Oil prices have clearly had some effect on the U.S. economy, Greenspan said. Economic growth slowed sharply in the early summer, after oil rose above $40 a barrel and gasoline peaked above $2 a gallon in May. Since then, consumer spending has swung up and down, job creation has been lackluster, and business investment has not risen as much as is typical at this point in an expansion.
Greenspan estimated the higher cost of imported oil this year to be worth about three-fourths of a percent of the nation's gross domestic product -- equivalent to more than $80 billion out of today's $11 trillion a year economy. But, he said, "the effects were far larger in the crises of the 1970s."
The impact was greater in the past largely because oil was much more expensive, peaking in 1981 at around $80 per barrel in today's dollars.
The U.S. economy today also is far more energy efficient, using half as much oil to produce a dollar of GDP as it did in the 1970s, for a variety of reasons. They include the development of more fuel-efficient cars and other technologies, the use of alternative energy sources, the shrinking of the more energy-intensive manufacturing sector and the growth of services.
Many companies have not yet felt the effects of higher oil prices because they locked in lower prices through futures contracts, analysts said. With U.S. corporate profit growth so strong over the past year, many companies also have been able to absorb higher energy costs without raising prices.

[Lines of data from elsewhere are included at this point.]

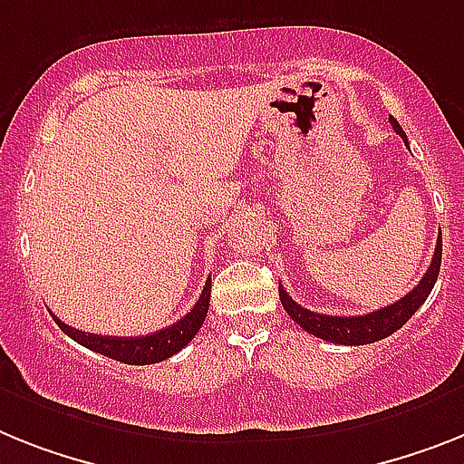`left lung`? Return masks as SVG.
Instances as JSON below:
<instances>
[{"label":"left lung","mask_w":464,"mask_h":464,"mask_svg":"<svg viewBox=\"0 0 464 464\" xmlns=\"http://www.w3.org/2000/svg\"><path fill=\"white\" fill-rule=\"evenodd\" d=\"M389 122H392L396 134L408 143L406 131L401 130V124L394 118H389ZM439 268H441V236L437 240V250H434V256H431L430 268H427V274L418 283V287H412L406 297H401L394 304L371 311L365 316H328V314H316V311L297 304L283 285L278 287V295L280 302H283V309L287 311V316L297 323L299 328H304L306 333L316 334V337L325 342H333V344H372V342L384 340V337H389L399 328H403L408 318L424 304V299L430 297L431 287L437 283Z\"/></svg>","instance_id":"8db88e82"}]
</instances>
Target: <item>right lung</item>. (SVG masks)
<instances>
[{"label":"right lung","mask_w":464,"mask_h":464,"mask_svg":"<svg viewBox=\"0 0 464 464\" xmlns=\"http://www.w3.org/2000/svg\"><path fill=\"white\" fill-rule=\"evenodd\" d=\"M209 292H212V280L208 278L205 280V287H202V295L198 297L196 306H193L181 321L169 325V328L160 330V333L141 334V337H106V334L82 333V330L65 325V323L61 321V318L53 316V314L52 316L53 321L58 323V328L63 330L70 340H75L77 344L87 346L92 352L103 353V356L108 358H115L120 363L150 365L174 356V353L181 352V349L196 337L198 330H200L202 323H205V316H208Z\"/></svg>","instance_id":"add662e5"}]
</instances>
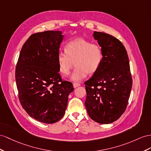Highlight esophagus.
<instances>
[{
	"instance_id": "34e87169",
	"label": "esophagus",
	"mask_w": 151,
	"mask_h": 151,
	"mask_svg": "<svg viewBox=\"0 0 151 151\" xmlns=\"http://www.w3.org/2000/svg\"><path fill=\"white\" fill-rule=\"evenodd\" d=\"M80 86V84L78 83H73V87L76 88L77 87Z\"/></svg>"
}]
</instances>
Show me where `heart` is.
Masks as SVG:
<instances>
[{"instance_id":"heart-1","label":"heart","mask_w":151,"mask_h":151,"mask_svg":"<svg viewBox=\"0 0 151 151\" xmlns=\"http://www.w3.org/2000/svg\"><path fill=\"white\" fill-rule=\"evenodd\" d=\"M103 59L101 46L83 38L69 41L65 45V52L60 51L57 59L59 71L64 76L69 75L75 63L76 67L71 77L75 82L84 79L88 73H95L101 66Z\"/></svg>"}]
</instances>
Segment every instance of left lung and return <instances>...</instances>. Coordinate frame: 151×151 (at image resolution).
<instances>
[{"instance_id":"8db88e82","label":"left lung","mask_w":151,"mask_h":151,"mask_svg":"<svg viewBox=\"0 0 151 151\" xmlns=\"http://www.w3.org/2000/svg\"><path fill=\"white\" fill-rule=\"evenodd\" d=\"M103 53L101 66L85 82V105L89 117L100 124L111 123L124 112L132 87L129 62L123 44L114 36L95 31Z\"/></svg>"}]
</instances>
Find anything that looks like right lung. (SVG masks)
I'll list each match as a JSON object with an SVG mask.
<instances>
[{"label":"right lung","instance_id":"add662e5","mask_svg":"<svg viewBox=\"0 0 151 151\" xmlns=\"http://www.w3.org/2000/svg\"><path fill=\"white\" fill-rule=\"evenodd\" d=\"M64 36L60 31L37 32L23 45L15 71L21 105L32 118L55 123L63 117L73 84L62 80L57 55Z\"/></svg>","mask_w":151,"mask_h":151}]
</instances>
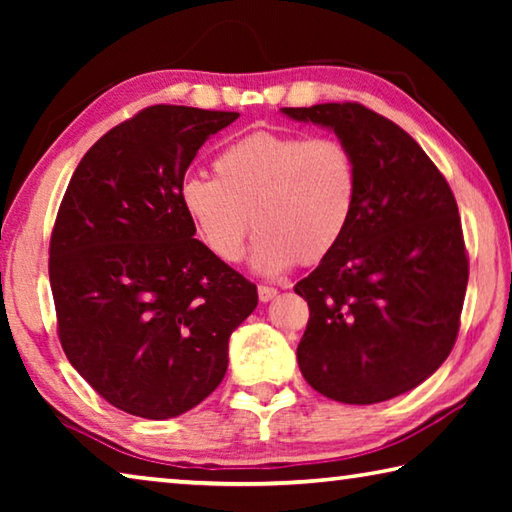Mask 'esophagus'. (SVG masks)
Wrapping results in <instances>:
<instances>
[{"label": "esophagus", "instance_id": "34e87169", "mask_svg": "<svg viewBox=\"0 0 512 512\" xmlns=\"http://www.w3.org/2000/svg\"><path fill=\"white\" fill-rule=\"evenodd\" d=\"M257 296H259V302H271V300L277 296V289L266 287V284H259Z\"/></svg>", "mask_w": 512, "mask_h": 512}]
</instances>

But economists worry that these same companies will feel the effects in months to come if oil prices stay high. Eventually, their lower-cost fuel contracts will expire, profits will shrink, and stock prices will sag. Some of the current corporate reluctance to add workers and expand production capacity may reflect these sorts of worries among executives.
High oil prices also had less effect on consumers than in the past because gasoline prices fell during the summer, reflecting the ample inventories at the time.
Now gasoline prices are rising again -- with the national average for a gallon of regular hitting $2 yesterday at the same time heating oil prices are rising. That raises the risk that high energy prices will dampen consumer spending.
Despite the rise in oil prices, inflation has remained mild in recent months. Prices paid to producers of finished goods rose just 0.1 percent last month, the Labor Department reported. If inflation rises, that would also cut into consumers' spending power.
Greenspan did not indicate yesterday how oil prices are likely to influence the Fed's interest rate decisions.
The Fed chairman attributed much of the recent increase in oil prices to temporary factors, such as the disruptions to supplies from the Gulf of Mexico because of the hurricanes. But he agreed that worries about war, terrorism and other geopolitical events that could hurt oil supplies "are not frivolous given the stark realities evident in many areas of the world. . . . We, and the rest of the world, doubtless will have to live with the uncertainties of the oil markets for some time to come."